"İçtihat Metni"
MAHKEMESİ :Asliye Hukuk Mahkemesi
SAYISI : 2016/284 E., 2020/20 K.
Taraflar arasındaki tazminat davasından dolayı yapılan yargılama sonunda, Mahkemece davanın kabulüne karar verilmiştir.
Kararın davacı tarafından temyiz edilmesi üzerine, Dairece Mahkeme kararının onanmasına karar verilmiştir.
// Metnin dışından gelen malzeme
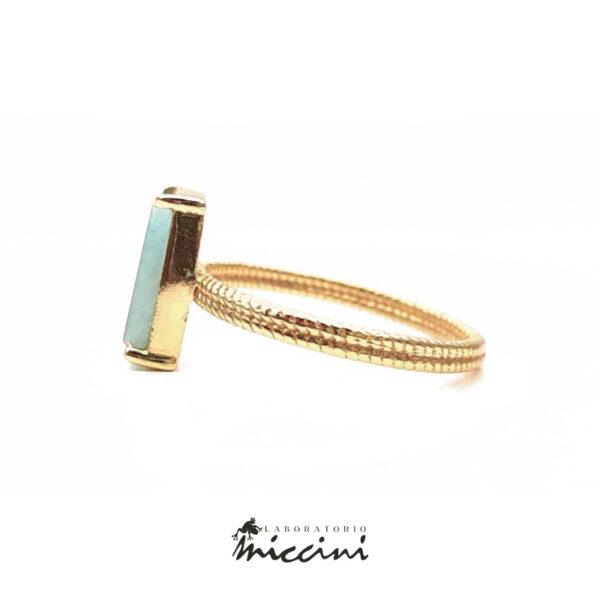 anello con labradorite con castone in argento dorato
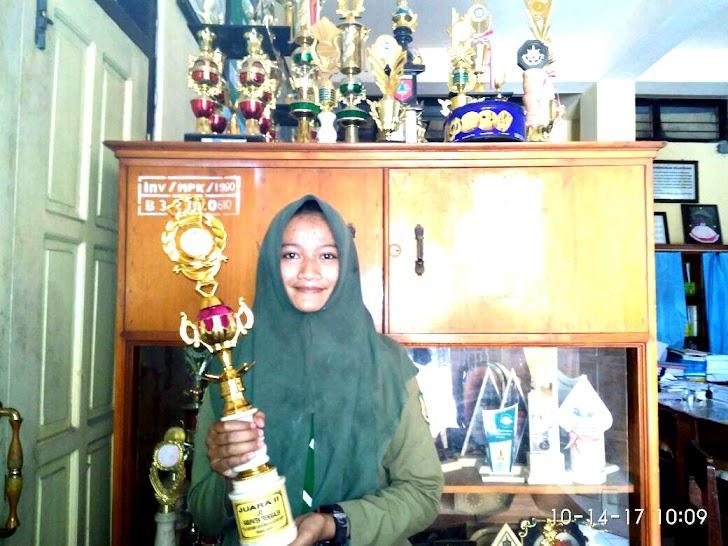 Dini dwi apriliana, raih Juara II LKS Tata Busana Se Kabupaten Trenggalek.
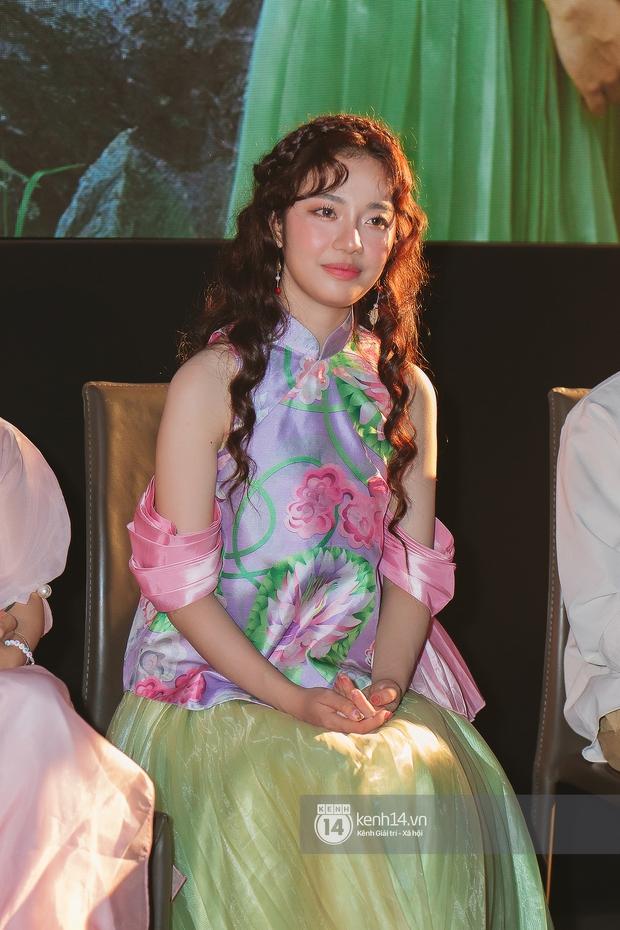 Vpop đón chào tân binh hát live tốt, được nhạc sĩ Hứa Kim Tuyền ví như sự giao thoa của Hoàng Thuỳ Linh và AMEE - Ảnh 16.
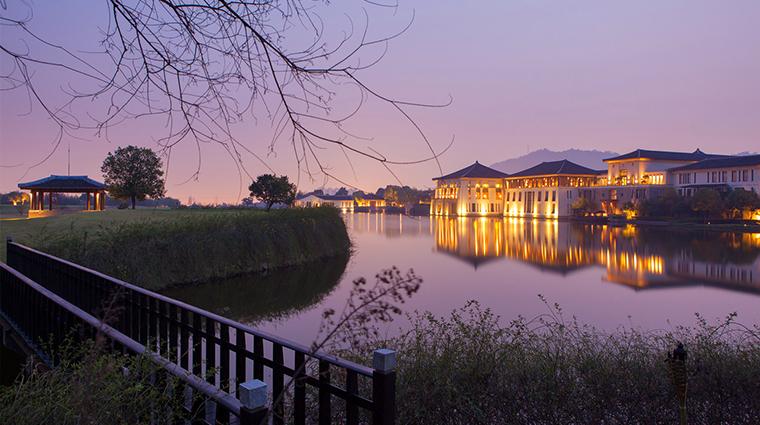 PropertyImage FuchunResortHangzhou 1 Hotel Exterior 1 CreditFuchunResortHangzhou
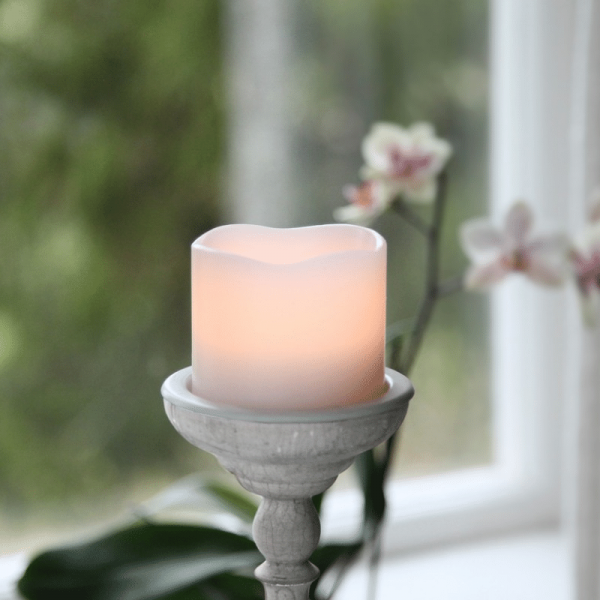 LED-Kerze | Echtwachs | Wave | flackernde LED | Timer | Creme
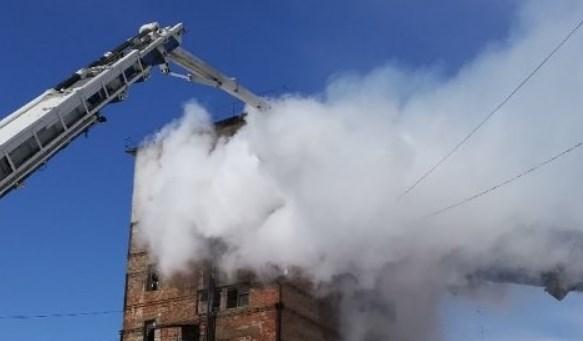 ВОренбурге cотрудники экстренных служб гасят появившийся назаводе пожар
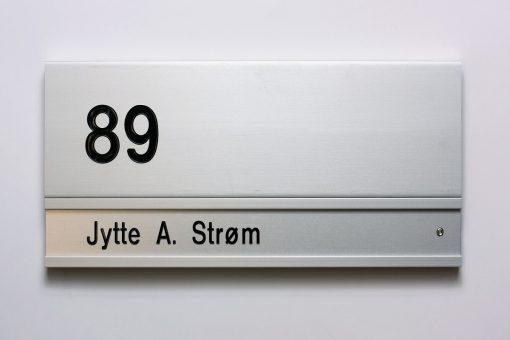 Dørskilt DXX med bagplade/nr. til graveret navn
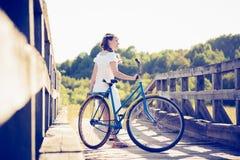 piękna dziewczyna rowerów Obrazy Stock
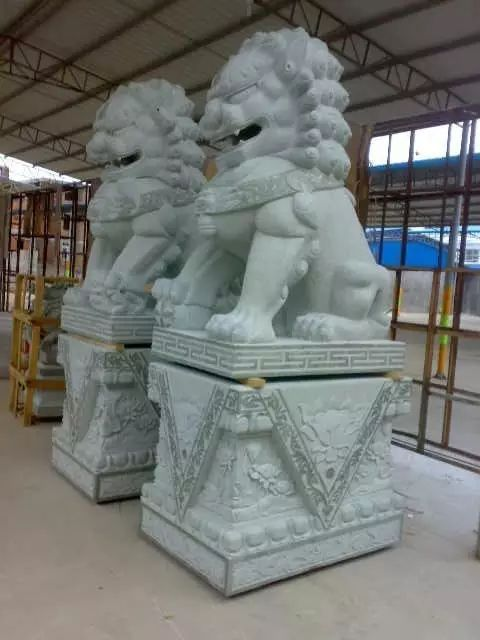 Stone lion sculpture for outdoor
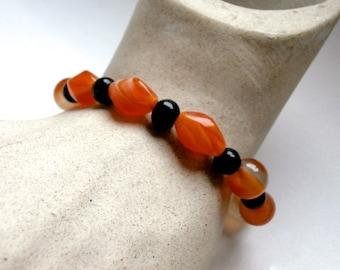 Onyx - Agate Bracelet - Upcycled Vintage Jewelry - Beaded Bracelet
Davacı vekili tarafından Dairece verilen kararın düzeltilmesi istenilmiş olmakla; kesinlik, süre ve diğer usul eksiklikleri yönünden yapılan ön inceleme sonucunda, karar düzeltme dilekçesinin kabulüne karar verildikten ve Tetkik Hâkimi tarafından hazırlanan rapor dinlendikten sonra dosyadaki belgeler incelenip gereği düşünüldü:
I. DAVA
Davacı vekili; davalı ile 3.02.2006 tarihli ve10 yıl süreli reklam araçlarının yapımı ile işletim hakkı sözleşmesi imzaladıklarını, davalının 30 adet ışıklı CLP konulması için yer teslimi yapmaması sebebiyle davacı şirketin üç yıl süre ile 1/3 oranında ciro kaybına uğradığını, yine davalının 10 adet otobüs durağı ve 3 adet megalight bakımından iki yıl gecikme ile kullanım hakkı sağlayarak iki yıl süre ile ciro kaybına sebep olduğunu, kullanılamayan reklam ürünleri için mahsup işlemi yapılmaksızın kira bedellerinin ödendiğini, davalı tarafça sözleşmenin tek taraflı olarak 17.04.2009 tarihi itibariyle süresinin dolmasına 7 yıl kala feshedildiğini ileri sürerek; kalan 7 yıl bakımından sözleşmenin devamı ile aynen ifasına, aynen ifa mümkün olmazsa 30 adet CLP bakımından 3 yıl için 1/3 oranındaki ciro kaybı ile fazladan ödenen kira bedeli, 10 adet otobüs durağı ve 3 adet megalight bakımından 2 yıl süreyle uğranılan ciro kaybı ile fazladan ödenen kira bedeli, imalat ve montaj bedelleri ve sözleşmenin haksız feshi nedeniyle fesih tarihinden sözleşmenin bitimine kadar yoksun kalınan kazanç olmak üzere şimdilik 10.000,00 TL'nin en yüksek ticari faiziyle davalıdan tahsilini talep etmiştir.
II. CEVAP
Davalı vekili; sözleşmenin davacı şirketin sözleşme koşullarına uymaması sebebiyle encümen kararıyla haklı nedenle feshedildiğini, bu bildirime karşı davacının bir itirazının olmadığını, 03.12.2009 tarihli reklam araçlarının yapılması ve işletilmesi ihalesine davacı adına bir katılım olmadığını, kira bedeli süresinde ödenmediğinde sözleşmenin feshedileceğinin kira sözleşmesinde açıkça yazılı olduğunu savunarak davanın reddini istemiştir.
III. MAHKEME KARARI
Mahkemece verilen 30.11.2011 tarihli ve 2010/252 E., 2011/1007 K. sayılı kararla; davanın kabulüne, taraflar arasında düzenlenen 13.02.2006 tarihli ilan reklam araçları yapılması ve işletilmesi kira sözleşmesinin feshinin iptali ile sözleşmenin aynen ifasına karar verilmiştir.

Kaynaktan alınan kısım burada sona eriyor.